Le tournant a été pris en 2021, à Timbédra, lorsqu’il avait qualifié l’élevage de « colonne vertébrale » de l’économie. Quatre ans plus tard, Nouakchott concrétise cette ambition avec une série de plans adoptés en Conseil des ministres pour améliorer la productivité et intégrer davantage ce secteur dans l’économie nationale.

Des chiffres qui impressionnent

Selon le dernier recensement du ministère de l’Élevage, la Mauritanie compte 2 millions de chameaux, 6 millions de bovins, près de 14 millions d’ovins et plus de 7 millions de caprins. Un patrimoine pastoral considérable qui pèse déjà dans le PIB et l’emploi. Mais faute de valorisation, ses retombées économiques sont longtemps restées limitées.

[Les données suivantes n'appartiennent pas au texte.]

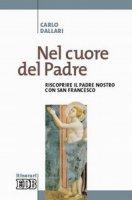 Nel cuore del Padre. Riscoprire il Padre Nostro con san Francesco - Dallari Carlo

Le gouvernement entend changer la donne. Deux institutions ont vu le jour : la Société des Produits Animaux et l’Office national de recherche sur l’élevage et le système pastoral, chargées de structurer la filière et d’attirer les investisseurs. « Le discours de Timbédra a ouvert la porte à des horizons prometteurs », assure Dr Mohamed Ould Baba Ould Dieh, directeur de l’Office, interrogé par l’Agence Mauritanienne d’Information (AMI).

Premiers résultats concrets

Dans la filière volaille, les investissements récents permettent aujourd’hui de couvrir 80 % des besoins en œufs et 50 % en poulet de chair. Le secteur laitier, appuyé par neuf entreprises nationales, réduit désormais de 40 % les importations. L’objectif affiché est ambitieux : atteindre l’autosuffisance en lait, volaille et œufs d’ici 2027.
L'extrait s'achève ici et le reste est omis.